Aston Martin AM-RB 001
Red Bull’s motorsport advisor, Helmut Marko, has dropped hints the energy drinks company is considering a future in endurance racing, namely the 24 Hours of Le Mans, the highlight of the World Endurance Championship.
In an interview with Autosport published Wednesday, Marko indicated that participating in endurance racing could mean leaving Formula 1, or racing in both competitions.
It would depend on the outcome of current negotiations for F1’s 2021 season and beyond. The current rules last until the end of the 2020 season, which is also the end date for Red Bull’s current F1 commitment.
“We have an agreement [with F1] until 2020,” he said. “As long as there is no engine regulation and no Concorde Agreement, neither Red Bull nor Honda will make a decision.”
Honda is the new power unit supplier to Red Bull for the 2019 and 2020 seasons, taking over from Renault.
Marko hinted that Red Bull will only be willing to stay if the new rules are favorable to the team.
“We will certainly not become dependent again, as we have been in the past, when we were begging others and statements and promises were not kept,” he said.
Marko pointed to WEC’s new Hypercar class starting in the 2020/2021 season as being an alternative, as Red Bull is helping to develop road-going hypercars with Aston Martin, the first of which is the upcoming Valkyrie.
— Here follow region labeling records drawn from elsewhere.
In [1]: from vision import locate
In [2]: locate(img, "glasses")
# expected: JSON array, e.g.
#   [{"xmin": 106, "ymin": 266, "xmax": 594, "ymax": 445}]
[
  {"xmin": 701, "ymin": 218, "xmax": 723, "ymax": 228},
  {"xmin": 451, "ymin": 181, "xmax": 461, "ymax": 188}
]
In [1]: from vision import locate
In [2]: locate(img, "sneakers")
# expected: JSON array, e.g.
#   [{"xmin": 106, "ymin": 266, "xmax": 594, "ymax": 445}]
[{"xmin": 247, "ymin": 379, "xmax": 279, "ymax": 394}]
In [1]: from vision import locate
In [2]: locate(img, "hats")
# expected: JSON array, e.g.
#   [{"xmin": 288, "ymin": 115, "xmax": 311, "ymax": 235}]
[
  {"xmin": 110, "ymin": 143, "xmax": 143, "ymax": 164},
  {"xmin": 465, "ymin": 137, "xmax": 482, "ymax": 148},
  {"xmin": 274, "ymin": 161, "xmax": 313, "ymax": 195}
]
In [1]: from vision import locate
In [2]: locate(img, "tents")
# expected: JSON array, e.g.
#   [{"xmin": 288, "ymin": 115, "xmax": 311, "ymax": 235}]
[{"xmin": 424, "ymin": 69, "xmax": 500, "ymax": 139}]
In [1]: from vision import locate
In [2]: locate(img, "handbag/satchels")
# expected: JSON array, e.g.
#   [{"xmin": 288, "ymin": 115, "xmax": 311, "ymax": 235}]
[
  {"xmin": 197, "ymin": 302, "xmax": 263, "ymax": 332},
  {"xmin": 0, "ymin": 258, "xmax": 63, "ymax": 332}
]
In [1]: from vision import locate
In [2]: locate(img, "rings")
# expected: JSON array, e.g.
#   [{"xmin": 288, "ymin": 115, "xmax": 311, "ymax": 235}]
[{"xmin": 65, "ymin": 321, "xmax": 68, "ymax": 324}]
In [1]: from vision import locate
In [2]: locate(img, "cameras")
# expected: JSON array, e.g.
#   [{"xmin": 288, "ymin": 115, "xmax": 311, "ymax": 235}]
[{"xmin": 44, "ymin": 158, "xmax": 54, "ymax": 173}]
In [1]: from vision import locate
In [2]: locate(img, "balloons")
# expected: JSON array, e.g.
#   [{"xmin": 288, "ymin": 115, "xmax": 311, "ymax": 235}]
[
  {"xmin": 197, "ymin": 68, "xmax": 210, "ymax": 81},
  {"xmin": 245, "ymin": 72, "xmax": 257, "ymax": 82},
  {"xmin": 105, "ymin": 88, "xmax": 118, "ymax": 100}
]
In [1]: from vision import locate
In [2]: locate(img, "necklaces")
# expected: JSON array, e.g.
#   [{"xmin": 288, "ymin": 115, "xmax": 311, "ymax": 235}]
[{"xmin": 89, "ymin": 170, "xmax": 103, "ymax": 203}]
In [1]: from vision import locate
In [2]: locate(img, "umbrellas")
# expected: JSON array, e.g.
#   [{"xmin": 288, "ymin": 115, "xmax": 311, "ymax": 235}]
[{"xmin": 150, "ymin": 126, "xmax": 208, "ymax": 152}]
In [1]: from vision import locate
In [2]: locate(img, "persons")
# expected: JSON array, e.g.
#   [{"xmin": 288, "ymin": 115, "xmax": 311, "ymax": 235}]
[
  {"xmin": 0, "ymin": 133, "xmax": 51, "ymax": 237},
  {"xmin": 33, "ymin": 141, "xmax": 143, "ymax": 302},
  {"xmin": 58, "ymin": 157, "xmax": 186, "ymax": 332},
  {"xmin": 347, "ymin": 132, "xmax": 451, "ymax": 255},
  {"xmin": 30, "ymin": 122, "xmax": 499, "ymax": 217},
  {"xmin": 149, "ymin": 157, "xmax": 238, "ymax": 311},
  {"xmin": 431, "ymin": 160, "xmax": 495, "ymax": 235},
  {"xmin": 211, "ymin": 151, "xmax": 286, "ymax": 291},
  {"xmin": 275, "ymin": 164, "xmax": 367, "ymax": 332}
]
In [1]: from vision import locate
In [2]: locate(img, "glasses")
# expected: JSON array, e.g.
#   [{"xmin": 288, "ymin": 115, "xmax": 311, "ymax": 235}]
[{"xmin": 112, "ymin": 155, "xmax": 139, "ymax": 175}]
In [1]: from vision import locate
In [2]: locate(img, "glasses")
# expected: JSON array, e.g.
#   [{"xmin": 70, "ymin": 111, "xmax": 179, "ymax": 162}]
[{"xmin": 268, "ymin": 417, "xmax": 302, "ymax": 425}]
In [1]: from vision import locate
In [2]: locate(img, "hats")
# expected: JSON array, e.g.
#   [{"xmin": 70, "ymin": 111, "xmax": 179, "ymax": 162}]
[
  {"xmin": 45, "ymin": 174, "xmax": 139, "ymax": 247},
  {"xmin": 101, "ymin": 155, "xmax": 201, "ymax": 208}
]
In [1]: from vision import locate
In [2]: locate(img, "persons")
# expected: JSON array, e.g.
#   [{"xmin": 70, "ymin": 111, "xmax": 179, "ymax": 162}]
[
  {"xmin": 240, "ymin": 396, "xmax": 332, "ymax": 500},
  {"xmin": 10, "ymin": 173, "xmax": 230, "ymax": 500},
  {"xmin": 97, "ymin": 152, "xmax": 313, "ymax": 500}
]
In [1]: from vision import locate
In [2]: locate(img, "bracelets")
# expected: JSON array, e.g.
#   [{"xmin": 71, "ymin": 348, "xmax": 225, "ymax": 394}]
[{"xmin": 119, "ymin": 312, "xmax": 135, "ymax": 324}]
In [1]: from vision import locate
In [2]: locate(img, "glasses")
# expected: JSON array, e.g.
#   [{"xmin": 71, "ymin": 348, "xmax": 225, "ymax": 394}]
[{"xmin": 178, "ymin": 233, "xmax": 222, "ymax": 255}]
Aston Martin has also hinted at entering the Hypercar class with race cars based on its upcoming road-going hypercar models.
“With the Valkyrie, Le Mans could be an option with Hypercar rules,” he said.
Perhaps of most interest is Marko’s comment that Red Bull could race in F1 and WEC, though only if there was a cost cap in F1.
“If there was a cost cap in Formula 1, we would have to cut people,” he said. “We don’t necessarily want that; we could then use them in such projects [as Le Mans].”
Marko also said any WEC program would depend on Aston Martin footing most of the bill.
“The main financial burden would be on Aston Martin, which is also clear, because at Le Mans the manufacturer wins,” he explained. “But that would fit into our concept.”